IV garantir a observância de acórdão proferido em julgamento de incidente de resolução de demandas repetitivas ou de incidente de assunção de competência;

(…)§ 5º É inadmissível a reclamação:

I proposta após o trânsito em julgado da decisão reclamada;

II proposta para garantir a observância de acórdão de recurso extraordinário com repercussão geral reconhecida ou de acórdão proferido em julgamento de recursos extraordinário ou especial repetitivos, quando não esgotadas as instâncias ordinárias.”

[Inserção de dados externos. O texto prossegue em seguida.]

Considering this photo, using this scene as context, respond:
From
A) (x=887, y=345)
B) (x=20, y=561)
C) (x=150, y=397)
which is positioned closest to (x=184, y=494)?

Emerge do preceito supra transcrito – art. 988, § 5º, II, do CPC –, que admissível, a contrario sensu, o cabimento da reclamação para garantir a observância de acórdão proferido em recurso extraordinário com repercussão geral reconhecida, desde que haja o esgotamento das instâncias ordinárias.

Transcrevo o ato ora reclamado (Doc. 3):


(...)

No que toca à suposta nulidade de obtenção de RIF sem prévia autorização judicial, mediante compartilhamento direto entre COAF e autoridades atuantes em persecução penal, consoante bem registrado pelo Tribunal Regional Federal, a questão há muito é alvo de divergência no âmbito dos Tribunais Superiores.

No entanto, a Terceira Seção desta Corte de Justiça, em recentíssimo julgado, proferido no AgRg no RHC n. 174.173-RJ, buscando dirimir a controvérsia acerca do tema, considerando a ausência de previsão do julgamento da matéria pelo Plenário do Supremo Tribunal Federal, firmou a compreensão no sentido da impossibilidade de solicitação direta, sem autorização judicial, de informações sigilosas do Conselho de Controle de Atividades Financeiras pelo Ministério Público ou pela autoridade policial.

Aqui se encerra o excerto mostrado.